The EU foreign policy chief, Federica Mogherini, told the European Parliament in Strasbourg on February 10, "we have to do all that we can to make [the Minsk talks] work."
Russian President Vladimir Putin's spokesman, Dmitry Peskov, told the Russian News Service radio station that any talk about imposing new sanctions on Russia or arming the Ukraine government would destabilize the situation.
On February 9, Obama said after talks with Merkel in Washington that he was looking into the option of sending lethal defensive weapons to Kyiv "if diplomacy fails."

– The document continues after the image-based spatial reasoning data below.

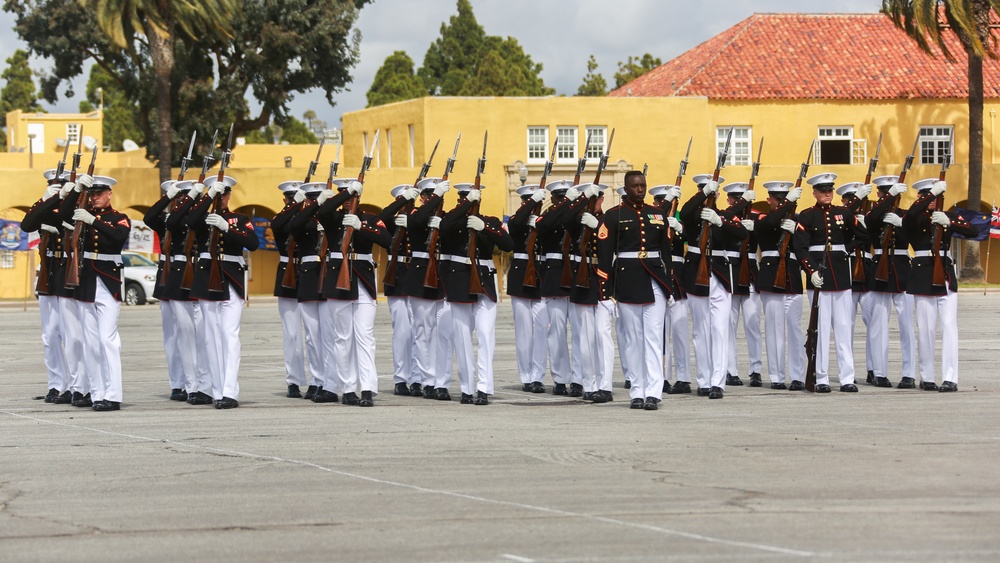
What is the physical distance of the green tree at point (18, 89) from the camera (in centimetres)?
9731

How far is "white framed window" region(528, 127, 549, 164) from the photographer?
45.1 metres

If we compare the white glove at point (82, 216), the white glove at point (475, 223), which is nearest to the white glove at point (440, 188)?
the white glove at point (475, 223)

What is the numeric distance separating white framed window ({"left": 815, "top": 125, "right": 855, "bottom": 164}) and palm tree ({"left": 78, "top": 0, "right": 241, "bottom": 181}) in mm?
19360

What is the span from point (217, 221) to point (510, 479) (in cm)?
513

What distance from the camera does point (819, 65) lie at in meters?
48.3

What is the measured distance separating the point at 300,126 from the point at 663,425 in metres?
87.9

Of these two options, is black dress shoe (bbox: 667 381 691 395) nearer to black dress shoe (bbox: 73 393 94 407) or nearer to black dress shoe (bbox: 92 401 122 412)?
black dress shoe (bbox: 92 401 122 412)

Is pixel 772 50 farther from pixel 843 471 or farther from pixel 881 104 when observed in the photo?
pixel 843 471

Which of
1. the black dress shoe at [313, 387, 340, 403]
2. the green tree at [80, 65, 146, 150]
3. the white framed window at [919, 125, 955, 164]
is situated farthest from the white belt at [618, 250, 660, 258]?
the green tree at [80, 65, 146, 150]

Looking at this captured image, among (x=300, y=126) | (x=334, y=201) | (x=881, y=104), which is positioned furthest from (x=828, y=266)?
(x=300, y=126)

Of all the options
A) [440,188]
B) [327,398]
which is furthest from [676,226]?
[327,398]

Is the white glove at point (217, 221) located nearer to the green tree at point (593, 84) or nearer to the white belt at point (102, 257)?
the white belt at point (102, 257)

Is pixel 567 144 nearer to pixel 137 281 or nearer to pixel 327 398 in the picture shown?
pixel 137 281

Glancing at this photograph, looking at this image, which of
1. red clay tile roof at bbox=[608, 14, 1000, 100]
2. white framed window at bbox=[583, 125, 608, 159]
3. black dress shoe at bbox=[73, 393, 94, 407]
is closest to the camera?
black dress shoe at bbox=[73, 393, 94, 407]
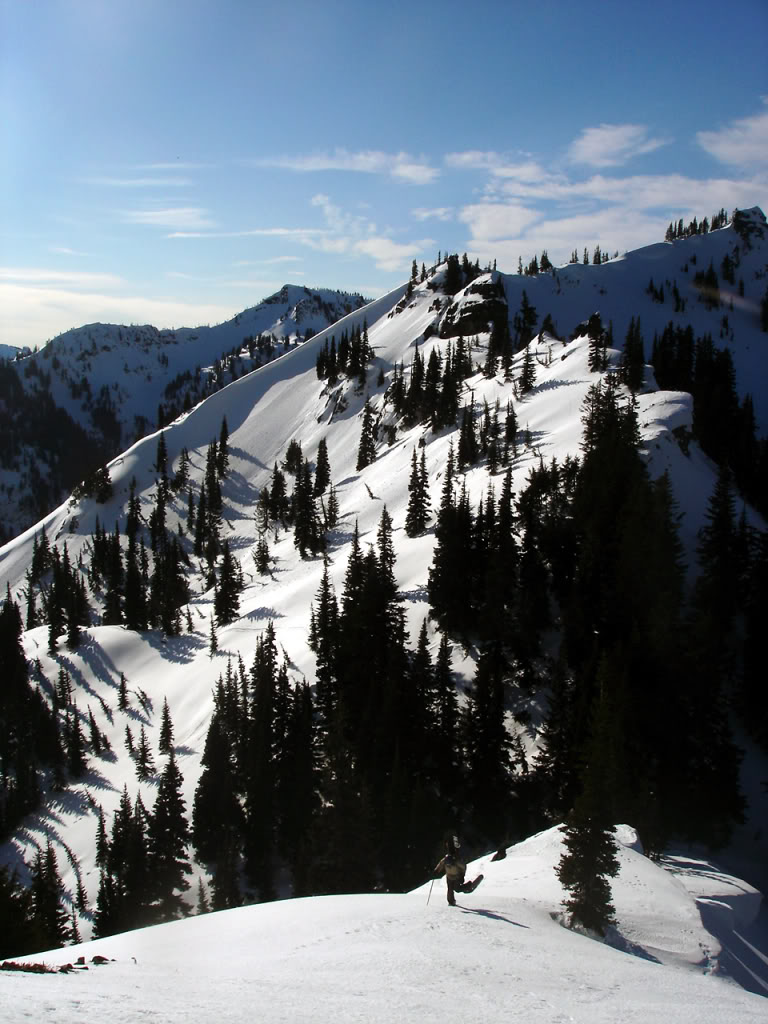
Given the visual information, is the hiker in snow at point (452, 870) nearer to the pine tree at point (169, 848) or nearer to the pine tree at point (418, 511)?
the pine tree at point (169, 848)

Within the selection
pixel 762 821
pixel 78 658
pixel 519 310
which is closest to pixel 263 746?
pixel 762 821

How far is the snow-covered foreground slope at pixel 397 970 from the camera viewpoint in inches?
423

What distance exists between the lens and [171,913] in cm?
4597

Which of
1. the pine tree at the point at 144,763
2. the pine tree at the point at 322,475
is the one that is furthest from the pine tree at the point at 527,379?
the pine tree at the point at 144,763

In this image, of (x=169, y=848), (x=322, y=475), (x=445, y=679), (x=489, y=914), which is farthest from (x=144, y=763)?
(x=322, y=475)

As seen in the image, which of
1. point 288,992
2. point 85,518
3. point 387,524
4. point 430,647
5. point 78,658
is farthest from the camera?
point 85,518

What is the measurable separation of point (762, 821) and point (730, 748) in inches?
285

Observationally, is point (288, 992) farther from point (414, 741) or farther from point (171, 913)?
point (171, 913)

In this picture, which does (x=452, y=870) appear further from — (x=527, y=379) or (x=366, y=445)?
(x=366, y=445)

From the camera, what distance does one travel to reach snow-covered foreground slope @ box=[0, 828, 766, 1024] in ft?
35.2

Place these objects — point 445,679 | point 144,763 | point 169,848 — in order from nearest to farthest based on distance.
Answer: point 169,848 → point 445,679 → point 144,763

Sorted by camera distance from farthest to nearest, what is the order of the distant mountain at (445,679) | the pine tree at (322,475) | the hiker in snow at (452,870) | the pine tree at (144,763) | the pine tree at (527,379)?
the pine tree at (322,475) < the pine tree at (527,379) < the pine tree at (144,763) < the distant mountain at (445,679) < the hiker in snow at (452,870)

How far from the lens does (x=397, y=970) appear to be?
43.3 feet

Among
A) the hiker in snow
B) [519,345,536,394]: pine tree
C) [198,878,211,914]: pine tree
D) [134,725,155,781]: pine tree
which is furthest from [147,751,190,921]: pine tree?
[519,345,536,394]: pine tree
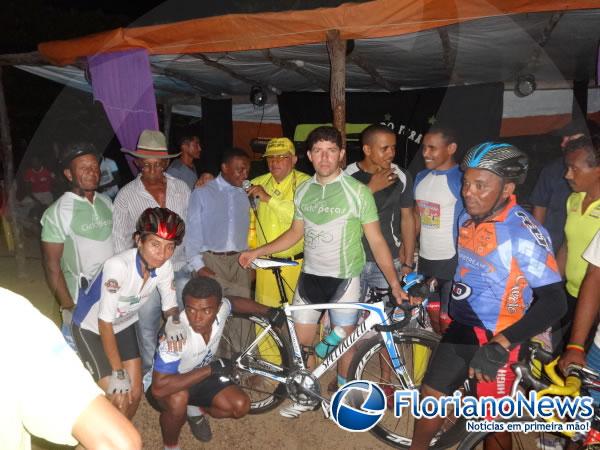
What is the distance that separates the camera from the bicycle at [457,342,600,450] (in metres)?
2.29

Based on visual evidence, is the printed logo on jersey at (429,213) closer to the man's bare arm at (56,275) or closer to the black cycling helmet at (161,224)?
the black cycling helmet at (161,224)

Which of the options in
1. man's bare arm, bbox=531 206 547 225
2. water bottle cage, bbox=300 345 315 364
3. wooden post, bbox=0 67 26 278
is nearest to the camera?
water bottle cage, bbox=300 345 315 364

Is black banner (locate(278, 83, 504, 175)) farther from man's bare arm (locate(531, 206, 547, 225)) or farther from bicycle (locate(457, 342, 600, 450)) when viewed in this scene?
bicycle (locate(457, 342, 600, 450))

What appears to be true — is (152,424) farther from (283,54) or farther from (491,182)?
(283,54)

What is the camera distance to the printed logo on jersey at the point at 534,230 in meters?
2.42

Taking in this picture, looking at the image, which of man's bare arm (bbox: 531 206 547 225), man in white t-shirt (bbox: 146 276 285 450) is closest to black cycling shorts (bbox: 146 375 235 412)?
man in white t-shirt (bbox: 146 276 285 450)

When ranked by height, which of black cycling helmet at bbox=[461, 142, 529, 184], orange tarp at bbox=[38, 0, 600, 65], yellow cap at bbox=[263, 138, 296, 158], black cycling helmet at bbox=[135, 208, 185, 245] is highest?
orange tarp at bbox=[38, 0, 600, 65]

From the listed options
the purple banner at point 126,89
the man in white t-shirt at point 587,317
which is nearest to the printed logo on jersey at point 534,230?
the man in white t-shirt at point 587,317

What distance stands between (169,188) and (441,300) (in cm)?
262

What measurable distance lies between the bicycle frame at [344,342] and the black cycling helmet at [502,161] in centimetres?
129

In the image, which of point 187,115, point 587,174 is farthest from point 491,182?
point 187,115

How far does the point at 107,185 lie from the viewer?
704 cm

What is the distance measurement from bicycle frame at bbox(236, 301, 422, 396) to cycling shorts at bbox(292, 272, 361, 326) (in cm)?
7

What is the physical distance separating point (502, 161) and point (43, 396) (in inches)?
93.7
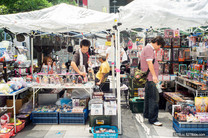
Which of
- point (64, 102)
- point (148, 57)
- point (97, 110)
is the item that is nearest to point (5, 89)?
point (64, 102)

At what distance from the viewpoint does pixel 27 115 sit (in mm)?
4617

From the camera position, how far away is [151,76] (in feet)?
14.4

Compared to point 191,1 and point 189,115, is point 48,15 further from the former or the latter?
point 189,115

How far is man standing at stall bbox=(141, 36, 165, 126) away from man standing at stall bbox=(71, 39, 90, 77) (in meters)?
1.46

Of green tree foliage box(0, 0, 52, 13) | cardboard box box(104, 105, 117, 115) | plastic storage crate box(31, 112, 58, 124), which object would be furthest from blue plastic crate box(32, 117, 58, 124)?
green tree foliage box(0, 0, 52, 13)

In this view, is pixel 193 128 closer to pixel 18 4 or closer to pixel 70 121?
pixel 70 121

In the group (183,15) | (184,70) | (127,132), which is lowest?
(127,132)

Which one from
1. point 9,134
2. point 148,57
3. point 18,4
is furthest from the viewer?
point 18,4

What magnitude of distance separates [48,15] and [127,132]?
122 inches

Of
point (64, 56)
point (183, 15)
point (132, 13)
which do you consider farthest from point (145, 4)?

Meanwhile, fighting has surged in eastern Ukraine as government forces and pro-Russian rebels try to make gains ahead of the tentative summit.
Officials said separatists rebels fired rockets on a key military base and a residential area in the eastern city of Kramatorsk, killing at least 15 civilians and wounding more than 60.
The Kyiv-controlled Donetsk regional administration said the rockets were fired from the separatist-held area of Horlivka, which is about 50 kilometers from Kramatorsk.
But Eduard Basurin, a self-proclaimed separatist defense official, said the rebels "did not strike Kramatorsk" and contended that it was out of their range.
Ukraine's volunteer Azov Battalion said on social media on February 10 that it had captured several villages northeast of Mariupol, pushing Russian-backed separatists away from the strategic Azov Sea port city.
On February 9, rebel military spokesman Eduard Basurin said separatist forces had surrounded the strategic town of Debaltseve, site of a railway hub, cutting it off from a major highway.
Most of Debaltseve's 25,000 residents have been evacuated.
Government-controlled Debaltseve which straddles a transport junction between the rebel-held provincial capitals of Donetsk and Luhansk, has been the scene of fierce fighting in recent weeks.